Senior stitches support for Haitian children
Published: Tuesday, February 23, 2010
Updated: Tuesday, February 23, 2010 00:02
Like many Americans, Kimberly Cignarella felt she had help the victims of the Haitian earthquake, which happened in January. But instead of sending a donation using her cell phone, Cignarella turned to her sewing machine.
The senior apparel design major was home in New Jersey over winter break beginning work on her senior design collection when she began seeing commercials asking for donations to the Red Cross.
"I kept thinking that I wanted to send money. I wanted to send them the $10," Cignarella says. "But I was always hesitant and I didn't know why, and then four days later I thought about how I wanted to do something more."
After approaching her mother about her desire to help, Cignarella developed the idea to make dresses to send to young girls in Haiti.
During the time when the New York Jets were in the playoffs, Cignarella heard that the team's apparel was being donated to boys in Haiti. Since the boys were already receiving clothing, Cignarella says she wanted to focus on the girls.
"I wanted to do something for a young age group because I was really upset about how they lost their families," she says. "I am one person, but I knew I could help a young child by giving them something that would put a smile on their face."
Cignarella choose to make dresses for the girls because of the hot weather in Haiti and because wearing a dress can make any girl feel special, she says. In the original design, the dresses had buttons and straps, but Cignarella decided to change the design to a halter style.
"I just knew I needed to keep it basic, so I wanted to do something simple enough and easy for them," she says. "I came up with a basic little sundress."
To add special touches, Cignarella added hearts to the front of the dresses and a personal label to each dress.
"On every single dress on the back of the neck I put little hearts," she says. "It's kind of my label, and I stitched my initials in them to make it more personal and show how much effort I put into it."
Since she started the project with her own money, Cignarella chose to go to Wal-Mart and purchase fabric that she could buy in bulk for a cheap price. Although she initially bought the fabric herself, Cignarella started receiving donations from friends and family who wanted to donate to Haiti and gave their charity money to her instead.
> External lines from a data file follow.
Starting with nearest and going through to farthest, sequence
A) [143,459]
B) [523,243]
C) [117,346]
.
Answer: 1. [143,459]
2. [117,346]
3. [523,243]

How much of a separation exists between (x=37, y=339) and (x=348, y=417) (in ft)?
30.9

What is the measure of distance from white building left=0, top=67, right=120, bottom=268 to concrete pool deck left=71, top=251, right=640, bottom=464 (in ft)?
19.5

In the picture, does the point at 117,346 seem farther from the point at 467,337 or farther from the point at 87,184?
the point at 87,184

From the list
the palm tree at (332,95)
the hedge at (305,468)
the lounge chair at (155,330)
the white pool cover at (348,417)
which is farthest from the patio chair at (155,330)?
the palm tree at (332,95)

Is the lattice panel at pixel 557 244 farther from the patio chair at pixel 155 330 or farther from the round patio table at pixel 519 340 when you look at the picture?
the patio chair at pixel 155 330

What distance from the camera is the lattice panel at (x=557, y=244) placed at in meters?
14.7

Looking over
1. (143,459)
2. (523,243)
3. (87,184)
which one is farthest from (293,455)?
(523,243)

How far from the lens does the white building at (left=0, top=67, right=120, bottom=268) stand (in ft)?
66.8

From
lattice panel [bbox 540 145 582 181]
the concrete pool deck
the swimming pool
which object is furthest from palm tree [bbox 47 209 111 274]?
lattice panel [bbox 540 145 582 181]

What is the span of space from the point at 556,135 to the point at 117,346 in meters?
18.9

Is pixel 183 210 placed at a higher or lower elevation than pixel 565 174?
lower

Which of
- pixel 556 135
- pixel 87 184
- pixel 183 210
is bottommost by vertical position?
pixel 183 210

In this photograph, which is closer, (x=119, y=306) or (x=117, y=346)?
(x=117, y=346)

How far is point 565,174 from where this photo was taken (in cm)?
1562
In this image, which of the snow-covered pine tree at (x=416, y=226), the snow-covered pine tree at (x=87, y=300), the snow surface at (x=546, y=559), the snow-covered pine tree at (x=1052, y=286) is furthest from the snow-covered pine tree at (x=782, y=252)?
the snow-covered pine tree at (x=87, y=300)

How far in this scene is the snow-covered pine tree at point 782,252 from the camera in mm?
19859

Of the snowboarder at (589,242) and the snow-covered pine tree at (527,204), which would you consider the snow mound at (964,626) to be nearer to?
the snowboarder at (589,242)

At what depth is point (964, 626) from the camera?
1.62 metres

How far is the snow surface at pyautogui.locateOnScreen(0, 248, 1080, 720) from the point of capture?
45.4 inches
Her boyfriend's mother, an interior designer, also donated 80 yards of fabric to the cause. Cignarella chose to use cotton because it was easy to sew and easy for the children to care for, she says.
The name of the project, AdDRESSed With Love, encompassed everything she wanted to get across with the project, she says.
Since the time her plan was developed at the end of January, Cignarella has been waking up most mornings at 8 or 9 a.m. and putting in nine- to 12- hour days to reach her goal. Cutting takes the most significant amount of time, she says, but after awhile she started to form a system.
"I would cut probably 50 dresses a day — sometimes 30, sometimes 50 — and then I would kind of do an assembly line and do the side seam and then the next step and then the next step," Cignarella says.
Cignarella says on average, each dress takes approximately two and a half to three hours to complete. With just one sewing machine and one iron, she has already completed 160 dresses and is approaching her goal of 200 dresses.
"I picked a number that I thought would be large enough but would be something I could accomplish, so I picked 200," she says. "I thought it would be a good goal for my first batch."
Although most of the work Cignarella has completed most of the work herself, she says she has had some help with cutting and ironing from her mother and her friends now that she is back at school.
Cignarella says she took a five-day break when she first returned to campus to prepare for classes and get settled, but now she is back to sewing to finish the last couple of dresses she needs to reach her goal.
Once back at school, the president of Synergy, senior Beatrice Mistretta, contacted Cignarella about wanting to help.
"Two hundred was my personal goal, and I want to reach that myself," Cignarella says. "If we get Synergy involved we can make another 200 and make it even bigger."
At the first Synergy meeting of the semester, Mistretta brought up Cignarella's cause to the group. Thegroup began to brainstorm and came up with the idea of having a sewing marathon.
"We said we could just have one day in which people could come in and sew and it just evolved from that – everyone said one idea and it kept going from there," Mistretta says.
Even people that don't know how to sew can still be involved by helping with cutting and other elements, Cignarella says.
UDress is also planning on having members come to the marathon event, says Editor-in-Chief Jessica Lapidos.
"We are going to promote it through UDress and we are going to cover it in the magazine," Lapidos says. "We're hoping to have a film crew there too."
Synergy is hoping to get most of the fabric for the dresses donated from local community members, scraps from the fashion students and from local companies such as Wal-Mart and JoAnn Fabrics.
The marathon is scheduled for March 20 in the sewing lab in Alison Hall. Mistretta says if the event goes well, another marathon day will be planned.
"We are just going to see how many we can make," Mistretta says. "It's just a tryout and if it goes really well, we can do another."
Cignarella has already donated 100 dresses to an organization, Lifeline Christian Mission, which should be shipping the dresses to Haiti this week, she says. The organization sponsors children at a Haitian school, and they will be sending Cignarella photos of the children once they receive her dresses.